OVER the years he has morphed from East End market trader to Amstrad boss to failed football club chairman to The Apprentice’s ‘Siralan’ and finally to Lord Sugar of Clapton.
Now he’s back saying ‘You’re Fired’ to a new gaggle of wannabe entrepreneurs in the seventh series of The Apprentice.
And, by happy coincidence, his autobiography has just been published in paperback by Pan.
Lord Sugar famously doesn’t like schmoozers or time wasters. He certainly wasn’t one of those. Written in a direct ‘Siralan’ style, this is the tale of the boy from a council estate who became a lord.
Readers will inevitably tend to turn to the pages dealing with his ill-judged ownership of Tottenham Hotspur, or else flick to the end to get his take on some of the Apprentice candidates.

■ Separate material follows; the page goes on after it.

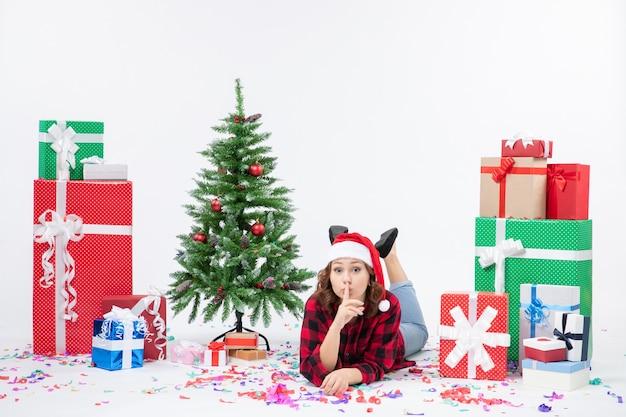 Вид спереди молодой женщины, лежащей вокруг рождественских подарков и маленькой праздничной елки на белой стене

But his early life is fascinating, too – especially his accounts of the money-making schemes he got up to as a lad. He sold boiled beetroots from a display in front of his local greengrocer shop – a story which gives him the chance for a grumpy aside at the expense of tabloid newspapers which “endlessly and inaccurately” got it wrong.
He made ginger beer in his bathroom, decanted it into empty pop bottles, and tried to sell it from the sweet shop downstairs, “with limited success”.
When he couldn’t afford to buy a bike, he built one himself. “It was amazing how people would throw away old frames, wheels, handlebars and so on, which I’d collect.”
Those skills have never left him, he says, with that familiar hint of boastfulness disguised as plain-speaking. When his wife and children used to express surprise at his handiness with a bike, at mending a puncture, say, his response was simple: a shrug and a disparaging, “It’s easy”. You can almost see the expression he’d have worn.
This is an engaging, surprisingly well-written account of the life of one of our best known, most colourful businessmen.